50 Years Ago: Morality and Property

Under a system of chattel-slavery sheer physical force was almost the sole means of holding the slaves in subjection. It was not necessary for a community of interests between master and slave to be hypocritically assumed and inculcated. What the slaves thought was of little or no consequence to their owners: morality was considered no concern of slaves; it was held to be an attribute of and an obligation upon “free-men” alone.

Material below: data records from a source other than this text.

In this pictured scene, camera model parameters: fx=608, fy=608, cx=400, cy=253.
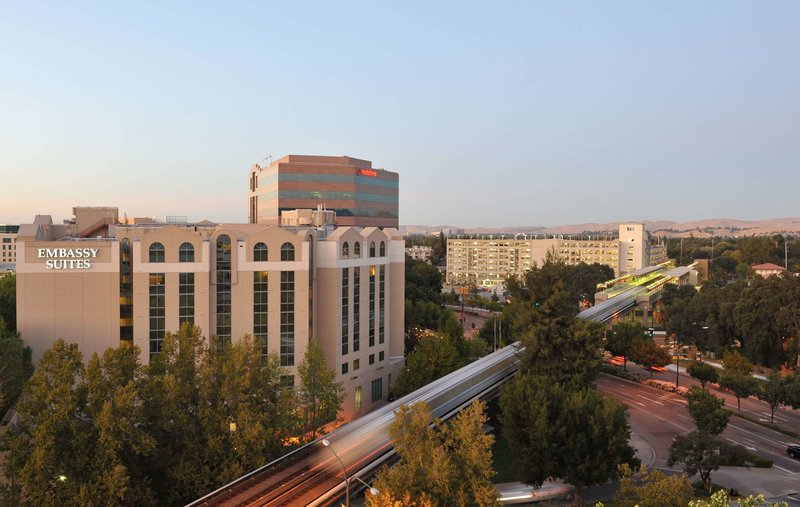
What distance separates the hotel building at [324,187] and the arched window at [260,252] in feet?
197

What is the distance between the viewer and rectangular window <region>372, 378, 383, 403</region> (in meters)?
62.2

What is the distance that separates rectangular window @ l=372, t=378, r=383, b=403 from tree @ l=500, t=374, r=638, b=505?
23482 millimetres

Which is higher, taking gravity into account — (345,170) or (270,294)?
(345,170)

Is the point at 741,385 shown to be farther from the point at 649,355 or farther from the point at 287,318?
the point at 287,318

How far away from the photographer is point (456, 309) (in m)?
140

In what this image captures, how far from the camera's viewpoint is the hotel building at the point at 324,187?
11656 cm

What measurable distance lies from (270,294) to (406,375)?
15968 mm

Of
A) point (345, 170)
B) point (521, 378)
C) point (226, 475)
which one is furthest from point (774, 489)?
point (345, 170)

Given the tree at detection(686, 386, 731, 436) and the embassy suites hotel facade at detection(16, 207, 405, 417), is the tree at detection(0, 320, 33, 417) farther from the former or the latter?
the tree at detection(686, 386, 731, 436)

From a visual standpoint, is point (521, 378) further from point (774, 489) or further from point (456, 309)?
point (456, 309)

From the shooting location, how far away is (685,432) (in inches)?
2121

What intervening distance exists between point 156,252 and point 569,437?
3552 centimetres

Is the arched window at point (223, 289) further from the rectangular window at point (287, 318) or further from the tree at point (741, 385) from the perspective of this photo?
the tree at point (741, 385)

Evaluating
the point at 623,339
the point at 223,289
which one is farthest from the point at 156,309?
the point at 623,339
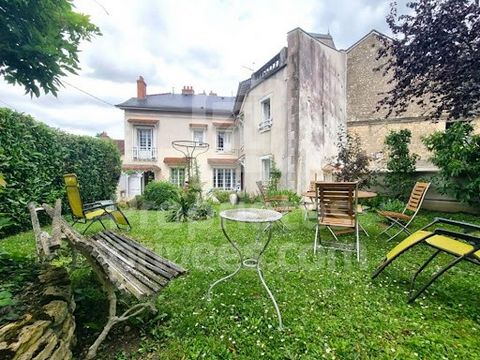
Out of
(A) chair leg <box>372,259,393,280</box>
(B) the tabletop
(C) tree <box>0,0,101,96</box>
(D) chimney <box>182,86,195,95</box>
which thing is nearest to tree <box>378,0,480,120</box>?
(A) chair leg <box>372,259,393,280</box>

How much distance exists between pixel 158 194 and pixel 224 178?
759 cm

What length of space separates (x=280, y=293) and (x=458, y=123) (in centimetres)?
659

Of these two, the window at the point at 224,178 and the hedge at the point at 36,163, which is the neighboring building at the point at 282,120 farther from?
the hedge at the point at 36,163

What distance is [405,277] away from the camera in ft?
9.46

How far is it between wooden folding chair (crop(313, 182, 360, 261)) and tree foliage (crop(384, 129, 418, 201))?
14.8 feet

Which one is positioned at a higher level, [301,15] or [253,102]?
[301,15]

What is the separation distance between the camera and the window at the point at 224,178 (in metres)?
17.4

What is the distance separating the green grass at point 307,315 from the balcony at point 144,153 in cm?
1408

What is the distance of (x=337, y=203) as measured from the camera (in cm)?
378

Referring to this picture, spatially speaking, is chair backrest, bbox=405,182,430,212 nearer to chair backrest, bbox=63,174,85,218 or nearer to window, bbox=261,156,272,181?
chair backrest, bbox=63,174,85,218

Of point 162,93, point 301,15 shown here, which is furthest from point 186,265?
point 162,93

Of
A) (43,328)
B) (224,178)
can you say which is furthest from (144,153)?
(43,328)

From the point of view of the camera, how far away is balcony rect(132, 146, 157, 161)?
1611cm

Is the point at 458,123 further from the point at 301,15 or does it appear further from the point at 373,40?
the point at 373,40
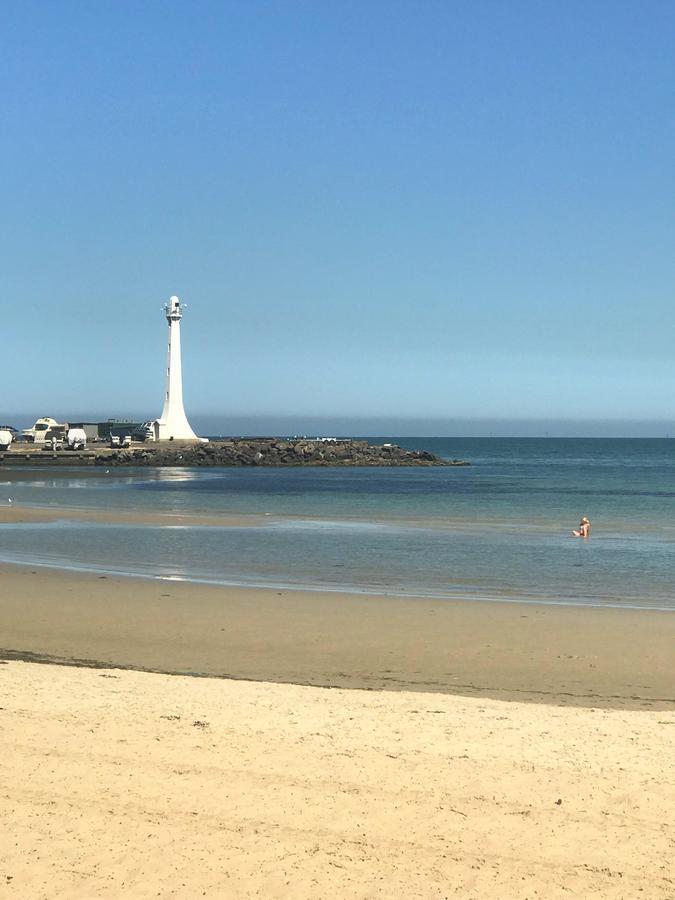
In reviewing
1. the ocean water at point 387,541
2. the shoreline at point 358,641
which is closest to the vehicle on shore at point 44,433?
the ocean water at point 387,541

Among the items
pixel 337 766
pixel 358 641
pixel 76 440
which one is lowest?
pixel 358 641

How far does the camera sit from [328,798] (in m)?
5.79

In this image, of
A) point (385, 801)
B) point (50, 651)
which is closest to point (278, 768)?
point (385, 801)

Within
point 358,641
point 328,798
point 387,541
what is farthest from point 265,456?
point 328,798

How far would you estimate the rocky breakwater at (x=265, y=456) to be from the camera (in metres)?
78.4

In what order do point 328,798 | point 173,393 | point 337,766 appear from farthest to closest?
point 173,393 < point 337,766 < point 328,798

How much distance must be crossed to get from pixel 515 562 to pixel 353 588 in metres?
5.22

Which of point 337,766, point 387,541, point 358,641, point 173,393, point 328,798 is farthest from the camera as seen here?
point 173,393

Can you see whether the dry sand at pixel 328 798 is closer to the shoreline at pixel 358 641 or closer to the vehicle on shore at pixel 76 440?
the shoreline at pixel 358 641

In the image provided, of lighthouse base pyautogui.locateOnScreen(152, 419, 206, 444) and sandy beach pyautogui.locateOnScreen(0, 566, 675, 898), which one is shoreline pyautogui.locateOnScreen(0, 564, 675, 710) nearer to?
sandy beach pyautogui.locateOnScreen(0, 566, 675, 898)

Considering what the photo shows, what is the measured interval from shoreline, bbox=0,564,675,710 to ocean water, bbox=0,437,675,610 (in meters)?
1.76

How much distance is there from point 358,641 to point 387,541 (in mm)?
12854

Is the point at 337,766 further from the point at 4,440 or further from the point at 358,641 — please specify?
the point at 4,440

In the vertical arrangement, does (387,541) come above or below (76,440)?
below
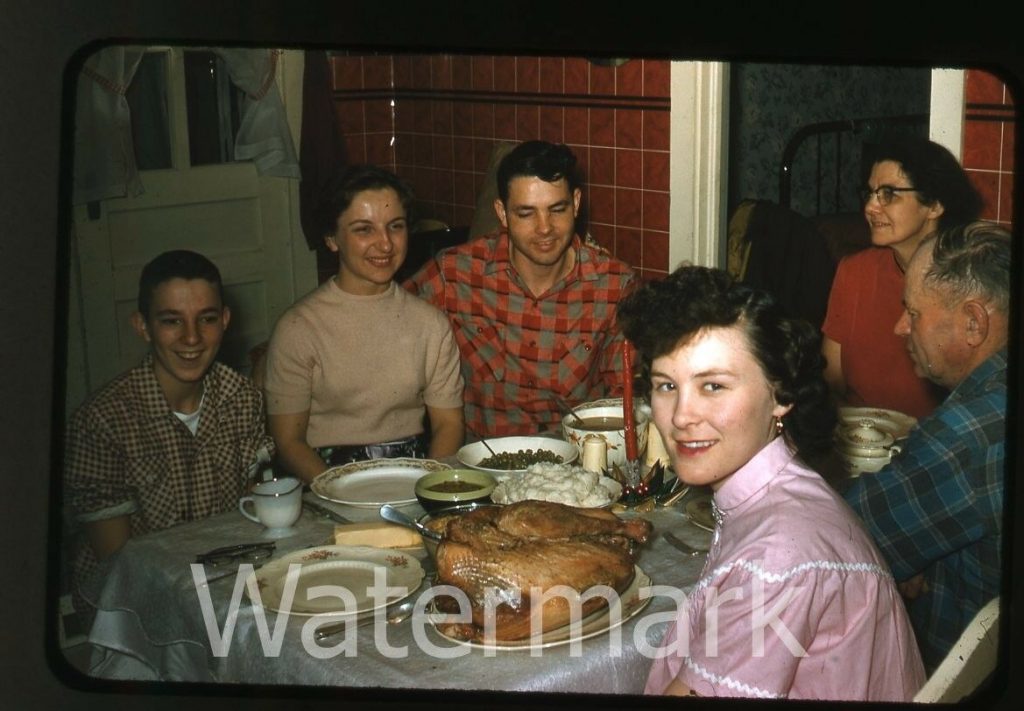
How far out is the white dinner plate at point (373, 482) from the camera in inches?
57.1

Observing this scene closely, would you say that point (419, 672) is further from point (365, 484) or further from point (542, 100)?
point (542, 100)

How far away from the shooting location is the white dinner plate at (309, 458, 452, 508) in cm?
145

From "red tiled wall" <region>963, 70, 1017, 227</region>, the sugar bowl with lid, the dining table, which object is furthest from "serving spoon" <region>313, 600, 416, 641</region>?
"red tiled wall" <region>963, 70, 1017, 227</region>

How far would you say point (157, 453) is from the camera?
1.68m

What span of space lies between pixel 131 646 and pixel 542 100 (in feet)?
6.76

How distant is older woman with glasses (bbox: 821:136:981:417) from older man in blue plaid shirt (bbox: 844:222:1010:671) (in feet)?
1.84

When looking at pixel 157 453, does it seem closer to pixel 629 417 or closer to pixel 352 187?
pixel 352 187

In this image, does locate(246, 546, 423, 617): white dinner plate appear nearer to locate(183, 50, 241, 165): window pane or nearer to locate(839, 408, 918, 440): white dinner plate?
locate(839, 408, 918, 440): white dinner plate

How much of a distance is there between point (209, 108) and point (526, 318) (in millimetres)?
1219

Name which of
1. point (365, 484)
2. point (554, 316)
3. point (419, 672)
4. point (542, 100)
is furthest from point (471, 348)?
point (419, 672)

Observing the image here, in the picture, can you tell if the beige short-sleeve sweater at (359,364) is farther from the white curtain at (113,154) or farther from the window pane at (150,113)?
the window pane at (150,113)

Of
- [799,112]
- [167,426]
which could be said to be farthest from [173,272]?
[799,112]

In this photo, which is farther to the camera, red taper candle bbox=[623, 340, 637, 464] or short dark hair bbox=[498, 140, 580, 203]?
short dark hair bbox=[498, 140, 580, 203]

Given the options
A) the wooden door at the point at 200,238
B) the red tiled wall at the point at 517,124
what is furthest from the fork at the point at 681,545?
the wooden door at the point at 200,238
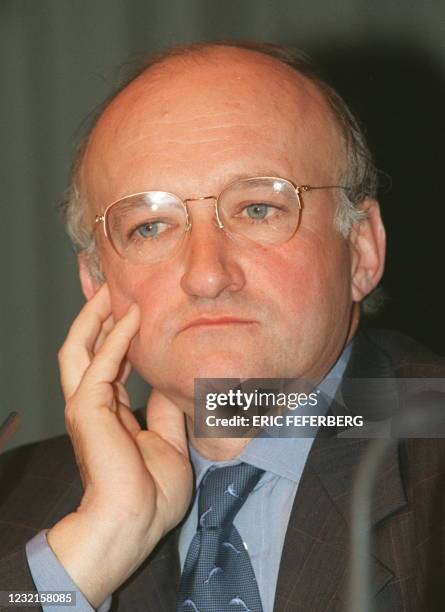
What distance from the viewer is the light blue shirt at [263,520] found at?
1617 mm

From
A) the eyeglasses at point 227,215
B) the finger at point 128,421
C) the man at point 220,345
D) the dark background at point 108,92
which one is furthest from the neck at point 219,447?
the dark background at point 108,92

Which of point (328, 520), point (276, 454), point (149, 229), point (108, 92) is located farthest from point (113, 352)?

On the contrary with serfdom, the greater cohesion manifested by the workers made it very necessary to use mental as well as physical means to secure their complete subjection. A pseudo-moral code was required for the workers in order to guide their activities along lines consistent with the welfare of their exploiters. But a serf who was compelled to part with both labour and produce to a non-productive lord could never he taught to believe that he was not exploited, that he was a free man. as it has been possible to teach the wage-worker of today.

The awkward problem was ingeniously solved by the Catholic clergy, the intellectual and moral guardians of feudalism. They zealously inculcated into the peasantry the idea that the categories, king, lord, and serf were of divine ordinance and unalterable. and further, that the present life with its poverty and riches, is only a preparation for the coming “kingdom of God”, where those who had been meek and humble while toiling and suffering “here below”, would dwell in happiness “amongst the best”.

From the Socialist Standard, January 1918.